JR: The worst harassment I’ve experienced is a few comments on my prior Family Medicine clinic’s Facebook page. The protestor had actually met me personally and posted that, despite being an abortion provider, I was a “very nice young lady”. So at least he liked me! Day to day, I keep my wits about me. I pay attention to people in my surroundings and watch that our clinic follows good safety protocol. The same methods I use to keep myself safe as a woman I use in this setting as well.
AWHC: What do you love most about being an abortion provider?
JR: My best days are when our patients express their gratitude for our care. I love the hugs I get from patients thanking me and reminding me it’s so important I do what I do. That’s all the motivation I need to keep up this work for the rest of my life.
AWHC: Anti-choice lawmakers in Louisiana believe abortion providers don’t have their patient’s best interest in mind, and that they shouldn’t be able to argue restrictions on their behalf in court. What do you think about that, as someone who provides abortions?
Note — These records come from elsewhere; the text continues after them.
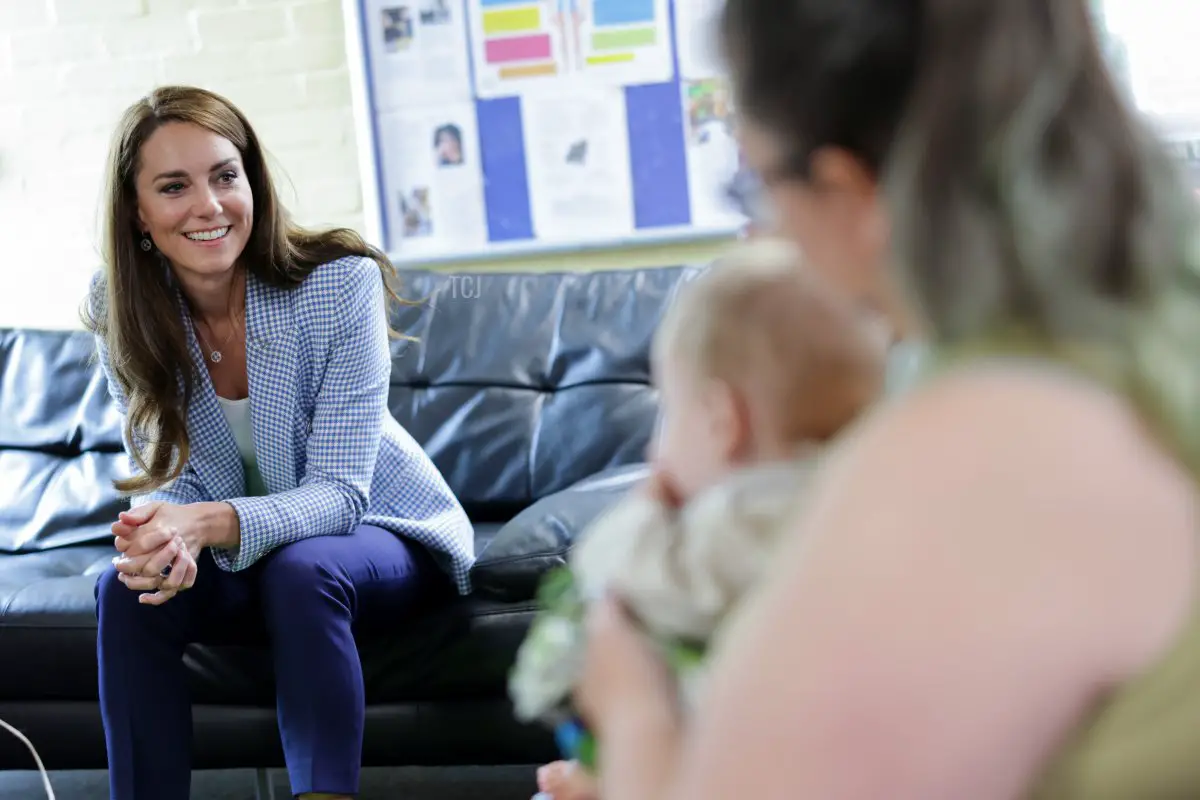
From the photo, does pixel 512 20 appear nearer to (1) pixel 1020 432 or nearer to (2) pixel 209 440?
(2) pixel 209 440

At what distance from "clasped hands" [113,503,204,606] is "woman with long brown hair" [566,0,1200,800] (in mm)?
1491

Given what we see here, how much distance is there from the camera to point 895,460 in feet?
1.82

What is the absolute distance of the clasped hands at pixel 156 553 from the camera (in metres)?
1.95

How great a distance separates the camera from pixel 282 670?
6.46 feet

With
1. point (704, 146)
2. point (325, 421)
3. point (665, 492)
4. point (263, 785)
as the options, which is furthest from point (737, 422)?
point (704, 146)

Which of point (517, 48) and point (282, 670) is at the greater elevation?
point (517, 48)

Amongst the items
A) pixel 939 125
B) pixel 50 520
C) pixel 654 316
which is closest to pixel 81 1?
pixel 50 520

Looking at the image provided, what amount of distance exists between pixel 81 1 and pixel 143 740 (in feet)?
7.26

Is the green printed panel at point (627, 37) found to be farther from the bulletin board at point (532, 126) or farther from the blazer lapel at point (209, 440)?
the blazer lapel at point (209, 440)

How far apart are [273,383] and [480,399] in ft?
2.15

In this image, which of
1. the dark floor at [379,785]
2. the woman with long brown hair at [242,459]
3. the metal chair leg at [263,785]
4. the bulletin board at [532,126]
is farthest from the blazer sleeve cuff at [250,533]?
the bulletin board at [532,126]

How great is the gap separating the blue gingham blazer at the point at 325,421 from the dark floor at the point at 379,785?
0.52m

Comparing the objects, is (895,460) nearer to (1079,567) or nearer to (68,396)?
(1079,567)

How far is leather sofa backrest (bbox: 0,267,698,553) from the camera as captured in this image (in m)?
2.70
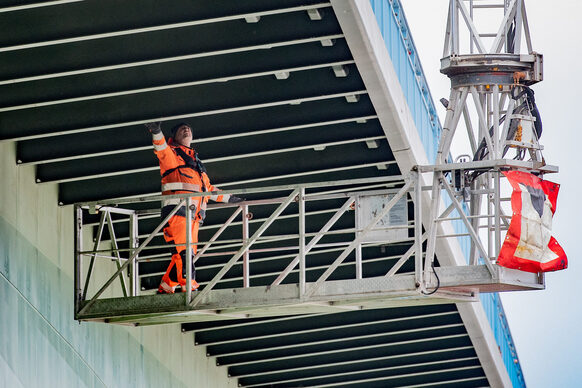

JR: I think it’s laughable. There is no monetary or prestige incentive in this country to be an abortion provider. If I didn’t care about access and the patients I serve, I wouldn’t be an abortion provider. My patient’s best interest is the only thing I have in mind when I go to work every day. I am also keenly aware of the difficulties abortion restrictions cause for my patients. I help them navigate those difficulties every single day.
AWHC: What’s a random fact about you that we don’t know, like a secret talent or hobby that you have?
I am a PADI-certified scuba diver! I have always thought it would be neat to be a rescue diver, maybe what I’ll do someday when I’m retired. If I ever retire…
AWHC: What do you want patients to know about the care you provide at Austin Women’s Health Center?
JR: The care we provide at AWHC is compassionate and safe. We work to make our patients’ lives better. We work to always maintain the highest quality of care while showing deep empathy and love for our patients. We know for some this is a difficult decision, for some, it’s not. We know for some this decision allows them to feed their other children, for some it allows them to complete their schooling, for some, it allows them freedom from an abuser. We know everyone brings their complicated lives to our doors and we are here to make this process as smooth as possible, as safe as possible and as loving as possible. There is nothing else we would rather be doing.